И никто не чувствовал при этом никаких угрызений совести. Только в художественной литературе подобные действия подвергаются осуждению как недопустимые!
— Но между стальным шлемом, выброшенным в театральной пьесе в кучу мусора, и каской, использованной в качестве черпака для нечистот в лагере для военнопленных, существует, однако, большая разница, — поправляет меня Мартин. — В театральной пьесе в кучу мусора полетел стальной шлем, а вместе с ним и весь милитаризм. Пленные же не собирались устраивать политическую демонстрацию, когда использовали стальную каску в качестве черпака для дерьма.
— Это верно, — говорю я с чувством раздражения, так как Мартин не развил мою мысль о том, что плен намного унизительнее. Но сегодня утром я не собирался вступать в серьезную дискуссию. Мне приятно слышать хруст снега под ногами идущего рядом со мной друга.
Тем не менее мне приходится вступать в спор.
— То, что ни один пленный, используя стальную каску в качестве черпака для уборной, ни о чем при этом не думает, свидетельствует лишь о том, насколько мы оторваны от прошлой жизни.
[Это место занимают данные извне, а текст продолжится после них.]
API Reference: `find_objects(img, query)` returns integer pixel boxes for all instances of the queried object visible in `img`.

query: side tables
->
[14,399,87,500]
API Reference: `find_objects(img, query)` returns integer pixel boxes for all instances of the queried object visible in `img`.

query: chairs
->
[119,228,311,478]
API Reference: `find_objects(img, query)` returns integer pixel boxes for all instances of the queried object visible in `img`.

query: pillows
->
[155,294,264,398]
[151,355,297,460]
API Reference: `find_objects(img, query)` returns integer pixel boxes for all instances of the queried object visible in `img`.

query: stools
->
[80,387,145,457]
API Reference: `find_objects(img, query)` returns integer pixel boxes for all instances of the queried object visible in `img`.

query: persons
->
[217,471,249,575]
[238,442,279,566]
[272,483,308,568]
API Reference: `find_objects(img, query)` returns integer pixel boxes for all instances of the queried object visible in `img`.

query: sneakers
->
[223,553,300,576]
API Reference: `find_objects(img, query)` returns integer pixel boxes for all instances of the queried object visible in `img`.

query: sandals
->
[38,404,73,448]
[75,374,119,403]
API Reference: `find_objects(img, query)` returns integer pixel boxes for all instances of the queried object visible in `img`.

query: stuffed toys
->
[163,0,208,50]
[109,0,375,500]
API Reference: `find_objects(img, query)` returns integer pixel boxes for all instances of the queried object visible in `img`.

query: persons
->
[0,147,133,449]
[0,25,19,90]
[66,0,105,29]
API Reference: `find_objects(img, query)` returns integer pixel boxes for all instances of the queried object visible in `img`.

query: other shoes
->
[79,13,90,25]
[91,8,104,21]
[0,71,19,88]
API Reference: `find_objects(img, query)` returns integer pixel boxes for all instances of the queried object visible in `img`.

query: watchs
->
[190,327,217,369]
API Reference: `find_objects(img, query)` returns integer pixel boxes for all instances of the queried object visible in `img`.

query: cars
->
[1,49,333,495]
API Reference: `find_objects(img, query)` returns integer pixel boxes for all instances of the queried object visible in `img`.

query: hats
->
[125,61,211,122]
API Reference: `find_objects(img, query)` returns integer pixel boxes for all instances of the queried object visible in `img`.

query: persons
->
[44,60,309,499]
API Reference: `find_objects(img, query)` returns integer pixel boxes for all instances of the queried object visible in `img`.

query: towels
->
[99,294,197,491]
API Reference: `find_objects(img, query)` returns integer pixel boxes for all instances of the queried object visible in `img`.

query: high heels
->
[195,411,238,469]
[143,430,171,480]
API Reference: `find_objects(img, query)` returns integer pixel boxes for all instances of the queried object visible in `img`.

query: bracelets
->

Мы не ценим больше не только стальную каску как символ солдатской доблести. Мы не можем по достоинству оценить и значение смерти. Ты думаешь, пленные в городском лагере думали о чем-нибудь высоком, когда мочились на глазницы черепов в уборной? Ты вдумайся только: братская могила у стен собора используется в качестве уборной! Вот готовый сюжет пьесы для наших драматургов!
— Каждому пленному нужны все его силы, чтобы сохранить свою жизнь. Материальное бытие на своей низшей ступени не знает, что такое почтение и символы. Амебы не имеют формы, — замечает Мартин.
— Если мы однажды вернемся домой, и они нас спросят, что же было такого страшного в плену, прежде чем ответить, мы сами должны будем основательно подумать. Одни захотят показать нам в театральной пьесе военнопленного, который испытывает огромные душевные муки из-за того, что ему приходится использовать свою каску, в которой он принимал участие в сотне сражений и прошагал пол-Европы, в качестве черпака для уборной. Другие изобразят, как находящийся в плену священник испытывает душевные муки, так как он вынужден красть воск для алтарных свечей. А ведь мы с тобой знаем, что наш добрый Генрих не испытывал при этом ни малейших угрызений совести!